In January, Benefield opened up on Facebook. His message was that vulnerability is okay and that sharing your emotions was a strength.
"The amount of love and support that flooded in from there was just huge," he said.
Benefield had not planned his route and he built his skateboard himself. And he maintains its unique braking system himself.
He says there is a need for maintenance everywhere - for maintaining awareness, maintaining discussion and maintaining the normalisation of mental illness.
"We all have a story, we all have a purpose, we all have knowledge to share and something to give.
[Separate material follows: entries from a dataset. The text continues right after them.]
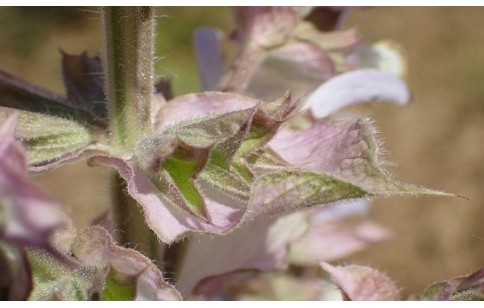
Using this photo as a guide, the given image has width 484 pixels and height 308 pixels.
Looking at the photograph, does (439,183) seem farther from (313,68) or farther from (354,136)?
(354,136)

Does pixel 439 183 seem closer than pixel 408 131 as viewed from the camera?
Yes

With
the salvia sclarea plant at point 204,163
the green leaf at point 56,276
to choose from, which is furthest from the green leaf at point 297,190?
the green leaf at point 56,276

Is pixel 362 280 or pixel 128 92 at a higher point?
pixel 128 92

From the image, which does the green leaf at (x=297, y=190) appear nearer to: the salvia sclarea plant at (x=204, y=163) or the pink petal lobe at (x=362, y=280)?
the salvia sclarea plant at (x=204, y=163)

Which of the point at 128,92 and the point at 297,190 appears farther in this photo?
the point at 128,92

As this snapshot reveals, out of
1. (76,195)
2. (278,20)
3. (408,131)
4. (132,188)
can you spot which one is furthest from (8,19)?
(132,188)

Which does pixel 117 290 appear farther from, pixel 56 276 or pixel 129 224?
pixel 129 224

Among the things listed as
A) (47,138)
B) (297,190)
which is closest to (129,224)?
(47,138)

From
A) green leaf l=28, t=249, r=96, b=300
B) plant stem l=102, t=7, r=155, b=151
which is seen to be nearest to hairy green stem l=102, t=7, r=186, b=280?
plant stem l=102, t=7, r=155, b=151
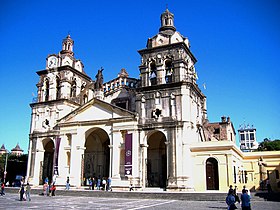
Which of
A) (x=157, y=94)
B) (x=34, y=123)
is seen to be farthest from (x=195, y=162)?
(x=34, y=123)

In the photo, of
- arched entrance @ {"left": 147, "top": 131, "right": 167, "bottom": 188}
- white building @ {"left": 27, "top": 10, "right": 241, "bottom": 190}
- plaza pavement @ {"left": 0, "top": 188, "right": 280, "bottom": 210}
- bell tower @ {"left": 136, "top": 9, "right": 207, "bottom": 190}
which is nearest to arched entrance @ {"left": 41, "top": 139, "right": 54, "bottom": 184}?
white building @ {"left": 27, "top": 10, "right": 241, "bottom": 190}

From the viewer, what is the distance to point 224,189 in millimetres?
26828

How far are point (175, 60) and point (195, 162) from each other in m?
11.0

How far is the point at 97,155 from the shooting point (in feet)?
124

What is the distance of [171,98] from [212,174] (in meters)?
8.60

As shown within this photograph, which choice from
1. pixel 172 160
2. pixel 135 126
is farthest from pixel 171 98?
pixel 172 160

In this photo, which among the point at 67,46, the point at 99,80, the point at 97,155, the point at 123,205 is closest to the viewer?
the point at 123,205

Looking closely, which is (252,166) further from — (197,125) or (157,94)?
(157,94)

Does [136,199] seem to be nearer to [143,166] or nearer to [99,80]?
[143,166]

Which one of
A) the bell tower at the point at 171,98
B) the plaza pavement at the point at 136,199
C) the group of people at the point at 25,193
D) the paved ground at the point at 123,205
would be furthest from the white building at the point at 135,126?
the group of people at the point at 25,193

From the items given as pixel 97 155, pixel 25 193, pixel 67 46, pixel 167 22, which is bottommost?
pixel 25 193

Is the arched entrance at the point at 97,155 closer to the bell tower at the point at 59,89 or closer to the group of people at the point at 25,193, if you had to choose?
the bell tower at the point at 59,89

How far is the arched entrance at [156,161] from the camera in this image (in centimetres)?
3195

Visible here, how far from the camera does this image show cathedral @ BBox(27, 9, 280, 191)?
28.6m
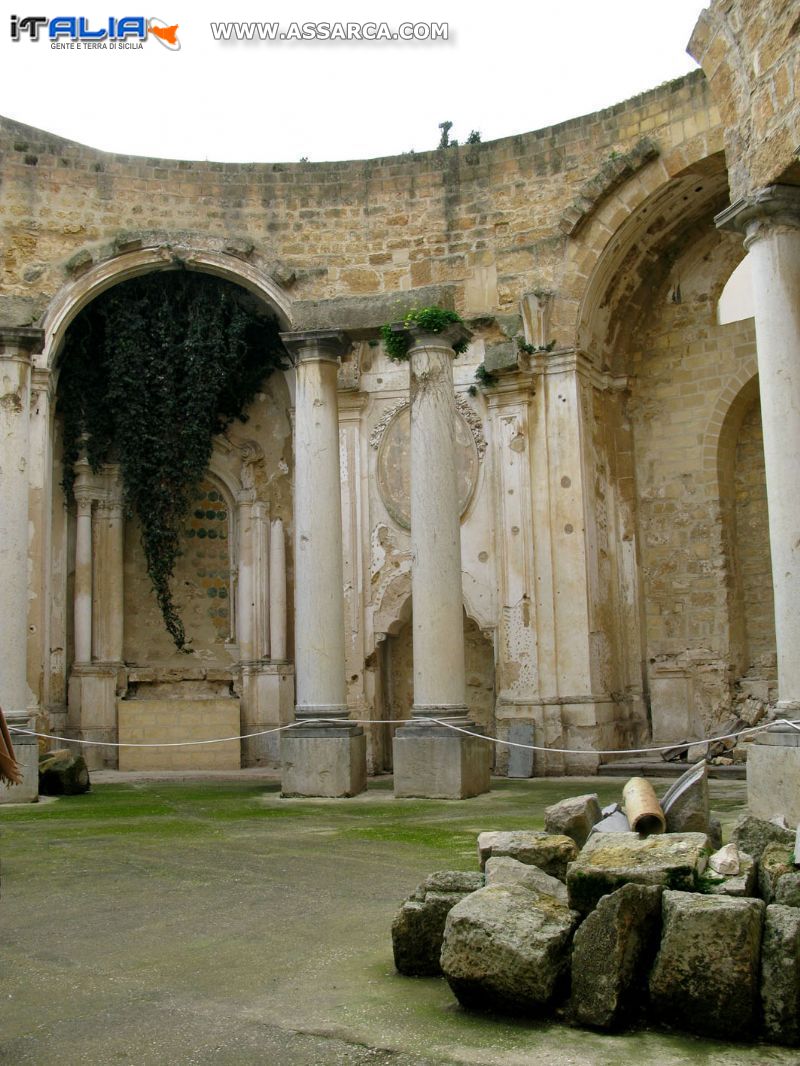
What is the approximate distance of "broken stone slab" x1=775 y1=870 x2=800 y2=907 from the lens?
4.23m

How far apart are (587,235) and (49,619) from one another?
8.54m

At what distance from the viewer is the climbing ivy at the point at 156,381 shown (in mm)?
15734

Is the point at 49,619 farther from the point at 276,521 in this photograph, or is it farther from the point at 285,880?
the point at 285,880

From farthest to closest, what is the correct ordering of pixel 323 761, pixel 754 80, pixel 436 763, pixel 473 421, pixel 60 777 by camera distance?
1. pixel 473 421
2. pixel 60 777
3. pixel 323 761
4. pixel 436 763
5. pixel 754 80

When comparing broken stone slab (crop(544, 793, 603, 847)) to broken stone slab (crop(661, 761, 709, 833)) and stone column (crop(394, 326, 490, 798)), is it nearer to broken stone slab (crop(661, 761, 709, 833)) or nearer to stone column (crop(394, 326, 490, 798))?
broken stone slab (crop(661, 761, 709, 833))

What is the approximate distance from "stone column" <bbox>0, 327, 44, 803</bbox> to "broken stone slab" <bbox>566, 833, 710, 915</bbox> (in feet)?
27.1

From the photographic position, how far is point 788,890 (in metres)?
4.26

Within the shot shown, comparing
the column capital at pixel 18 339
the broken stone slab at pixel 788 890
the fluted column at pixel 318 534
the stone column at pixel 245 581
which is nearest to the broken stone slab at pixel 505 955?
the broken stone slab at pixel 788 890

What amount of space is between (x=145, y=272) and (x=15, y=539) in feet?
16.0

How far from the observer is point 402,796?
11.5 metres

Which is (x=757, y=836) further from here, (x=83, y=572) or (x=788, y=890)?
(x=83, y=572)

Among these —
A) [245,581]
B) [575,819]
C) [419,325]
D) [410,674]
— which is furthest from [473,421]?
[575,819]

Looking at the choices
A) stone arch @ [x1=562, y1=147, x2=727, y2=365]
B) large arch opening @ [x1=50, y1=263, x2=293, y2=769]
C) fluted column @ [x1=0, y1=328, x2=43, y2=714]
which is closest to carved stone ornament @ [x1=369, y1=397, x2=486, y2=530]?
stone arch @ [x1=562, y1=147, x2=727, y2=365]

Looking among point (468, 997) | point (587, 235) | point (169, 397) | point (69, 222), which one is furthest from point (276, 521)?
point (468, 997)
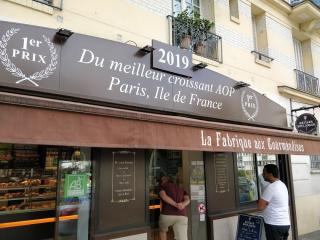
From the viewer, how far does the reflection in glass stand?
8.04 m

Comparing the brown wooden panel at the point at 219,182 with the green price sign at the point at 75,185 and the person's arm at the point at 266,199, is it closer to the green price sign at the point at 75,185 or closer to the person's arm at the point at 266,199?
the person's arm at the point at 266,199

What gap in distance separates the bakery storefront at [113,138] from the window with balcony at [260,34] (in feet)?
6.43

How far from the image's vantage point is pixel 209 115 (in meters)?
7.06

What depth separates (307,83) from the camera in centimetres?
1116

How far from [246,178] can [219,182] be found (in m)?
1.24

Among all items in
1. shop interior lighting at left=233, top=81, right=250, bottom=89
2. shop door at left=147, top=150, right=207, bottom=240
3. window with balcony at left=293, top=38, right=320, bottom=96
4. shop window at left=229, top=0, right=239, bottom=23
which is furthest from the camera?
window with balcony at left=293, top=38, right=320, bottom=96

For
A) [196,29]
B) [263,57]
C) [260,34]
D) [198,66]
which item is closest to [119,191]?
[198,66]

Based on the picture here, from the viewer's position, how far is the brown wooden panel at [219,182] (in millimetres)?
7113

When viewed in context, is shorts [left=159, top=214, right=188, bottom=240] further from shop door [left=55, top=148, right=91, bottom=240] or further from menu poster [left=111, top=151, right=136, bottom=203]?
shop door [left=55, top=148, right=91, bottom=240]

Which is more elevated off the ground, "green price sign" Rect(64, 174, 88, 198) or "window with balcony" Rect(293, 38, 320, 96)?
"window with balcony" Rect(293, 38, 320, 96)

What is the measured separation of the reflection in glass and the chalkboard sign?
119 centimetres

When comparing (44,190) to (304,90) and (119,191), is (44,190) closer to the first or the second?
(119,191)

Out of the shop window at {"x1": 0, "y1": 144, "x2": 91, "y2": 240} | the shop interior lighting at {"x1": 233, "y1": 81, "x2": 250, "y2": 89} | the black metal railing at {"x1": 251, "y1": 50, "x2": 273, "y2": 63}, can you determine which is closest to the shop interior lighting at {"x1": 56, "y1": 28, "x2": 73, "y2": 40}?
the shop window at {"x1": 0, "y1": 144, "x2": 91, "y2": 240}

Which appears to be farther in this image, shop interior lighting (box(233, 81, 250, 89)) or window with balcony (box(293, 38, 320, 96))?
window with balcony (box(293, 38, 320, 96))
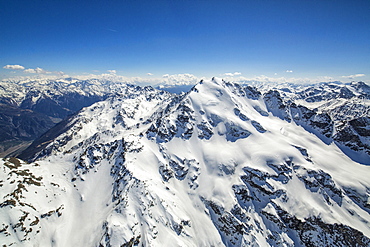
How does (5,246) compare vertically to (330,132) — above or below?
below

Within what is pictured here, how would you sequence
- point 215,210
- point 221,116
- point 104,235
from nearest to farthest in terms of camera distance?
point 104,235 < point 215,210 < point 221,116

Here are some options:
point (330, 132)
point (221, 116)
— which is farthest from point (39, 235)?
point (330, 132)

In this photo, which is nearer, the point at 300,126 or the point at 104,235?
the point at 104,235

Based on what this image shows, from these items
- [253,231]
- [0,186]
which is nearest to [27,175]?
[0,186]

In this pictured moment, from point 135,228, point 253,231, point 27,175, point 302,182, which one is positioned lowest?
point 253,231

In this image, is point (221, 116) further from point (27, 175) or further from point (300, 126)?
point (27, 175)

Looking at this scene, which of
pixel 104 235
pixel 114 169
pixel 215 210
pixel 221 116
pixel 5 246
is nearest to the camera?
pixel 5 246
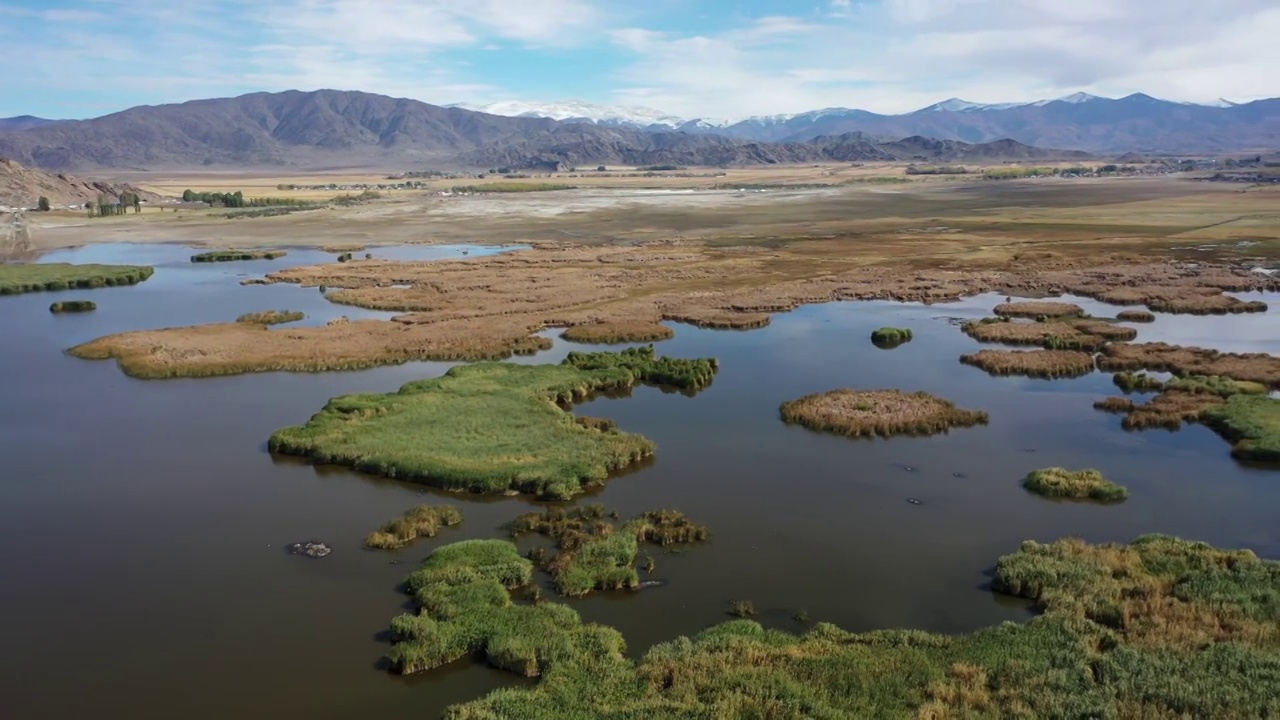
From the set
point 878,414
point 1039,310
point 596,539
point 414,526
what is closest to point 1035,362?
point 878,414

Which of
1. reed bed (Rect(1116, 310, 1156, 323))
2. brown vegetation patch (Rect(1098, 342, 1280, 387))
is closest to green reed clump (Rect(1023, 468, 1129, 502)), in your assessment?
brown vegetation patch (Rect(1098, 342, 1280, 387))

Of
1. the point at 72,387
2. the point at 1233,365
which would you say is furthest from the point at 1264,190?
the point at 72,387

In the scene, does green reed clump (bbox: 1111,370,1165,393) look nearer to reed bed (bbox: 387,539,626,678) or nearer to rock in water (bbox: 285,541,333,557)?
reed bed (bbox: 387,539,626,678)

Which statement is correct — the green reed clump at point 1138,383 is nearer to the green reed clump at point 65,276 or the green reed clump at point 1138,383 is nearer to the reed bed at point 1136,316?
the reed bed at point 1136,316

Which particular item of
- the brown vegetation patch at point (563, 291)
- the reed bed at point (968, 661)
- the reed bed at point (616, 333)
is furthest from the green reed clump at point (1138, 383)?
the reed bed at point (616, 333)

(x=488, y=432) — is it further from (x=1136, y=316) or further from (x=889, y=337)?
(x=1136, y=316)

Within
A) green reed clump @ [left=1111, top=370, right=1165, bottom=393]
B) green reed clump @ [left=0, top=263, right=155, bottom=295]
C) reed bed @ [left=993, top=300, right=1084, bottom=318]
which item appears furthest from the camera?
green reed clump @ [left=0, top=263, right=155, bottom=295]
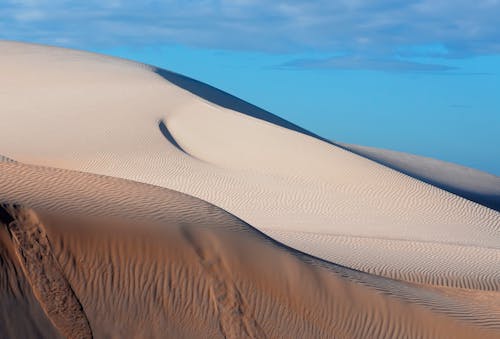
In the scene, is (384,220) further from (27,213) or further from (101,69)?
(101,69)

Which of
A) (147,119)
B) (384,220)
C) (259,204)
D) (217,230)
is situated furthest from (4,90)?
(217,230)

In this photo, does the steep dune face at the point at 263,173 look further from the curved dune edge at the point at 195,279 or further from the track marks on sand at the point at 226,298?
the track marks on sand at the point at 226,298

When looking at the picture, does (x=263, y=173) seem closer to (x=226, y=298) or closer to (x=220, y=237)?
(x=220, y=237)

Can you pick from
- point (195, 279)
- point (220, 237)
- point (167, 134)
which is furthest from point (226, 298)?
point (167, 134)

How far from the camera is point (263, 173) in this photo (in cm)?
2475

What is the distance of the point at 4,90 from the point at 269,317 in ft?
91.3

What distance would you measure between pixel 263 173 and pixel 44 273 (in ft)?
55.1

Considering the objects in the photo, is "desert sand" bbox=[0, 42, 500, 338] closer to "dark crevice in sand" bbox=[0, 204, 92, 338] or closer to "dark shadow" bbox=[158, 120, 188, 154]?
"dark crevice in sand" bbox=[0, 204, 92, 338]

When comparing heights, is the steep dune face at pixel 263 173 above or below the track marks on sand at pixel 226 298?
above

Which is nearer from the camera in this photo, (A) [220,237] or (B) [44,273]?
(B) [44,273]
Anybody is capable of achieving their own greatness," he said.
Throughout the seven-month trip Benefield has often slept on the ground, skipped meals and fought against head winds but the experience, he said, has made him physically stronger and more confident.
Now, a toot and a wave from a passing vehicle bolsters him on.
"You discover so many hidden talents you didn't know you had, and hidden strength you didn't know you had until you just take that leap of faith and do it," he said.
He had only expected to be away from home a few months but celebrated his 33rd birthday on the road in Kaikoura and has had 99 per cent positive experiences with traffic on the road.
His body was starting to feel the burn and he was onto his second set of all-terrain wheels but he said "they'll go the distance".
The RAD rider's aim was to regain his confidence and to help others realise their own strength and now he says, "life is amazing."
"This is only the beginning," he said.
On the final road north, Benefield was already thinking about how he can continue to work with everyone he has met along his journey to "normalise" the discussion around mental wellbeing.
And he has one message for those that are going through a rough patch.
"They just need to not struggle in silence. Everyone can find their own purpose and passion and just realise how beautiful life is.
"We all have a deeper purpose, life is not all about work and money, life is about love and connection, and this wonderful land we have here in New Zealand we're the guardians of."